I had forgotten about you.
As I’ve laughed and sinned, as I’ve laid with eyes closed, dappled sunlight like glitter, across freckled cheeks. When I had my first love, and my last. As I kissed my first friend you were there, greying, darkening, blacker and blacker more distant than ever, masked by the shadows of my flickering light.
When I was young I imagined you with softness more tender than love, as if you were cupid’s arrow itself. I envisioned a guardian more kind and gentle than a mother’s lullabies, an angel’s purified silk hands, unafraid to touch mine.

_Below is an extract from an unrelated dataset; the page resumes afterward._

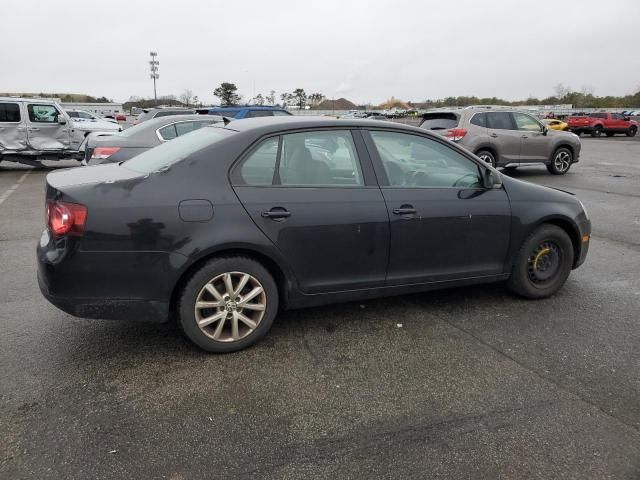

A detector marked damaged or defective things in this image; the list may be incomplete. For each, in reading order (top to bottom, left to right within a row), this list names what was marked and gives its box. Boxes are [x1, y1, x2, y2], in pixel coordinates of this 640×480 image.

damaged vehicle [0, 96, 119, 166]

But I forget, you weren’t restrained to one role.
As I fell, unable to rise, eyes blurred, bare, wide, a figure, feathers blacker than ebony in front of pleading, regretful eyes. It feels as though someone’s clawing at my skull, a throbbing in my head. You’ve seen me at both my highs and lows, my bittersweet melancholies, they must’ve been unsightly, surely.
And yet you embrace me, a breeze atop my head, a candle unlit, at its deathbed.
There’s a gentleness in your hands, a whisper, a tone so cruel yet sweet. A figure blackened white. Eyes that’ve seen the world. You’ve stayed by me, day and night, hands around my waist, a waltz-
A dance with yours truly, a dance with death.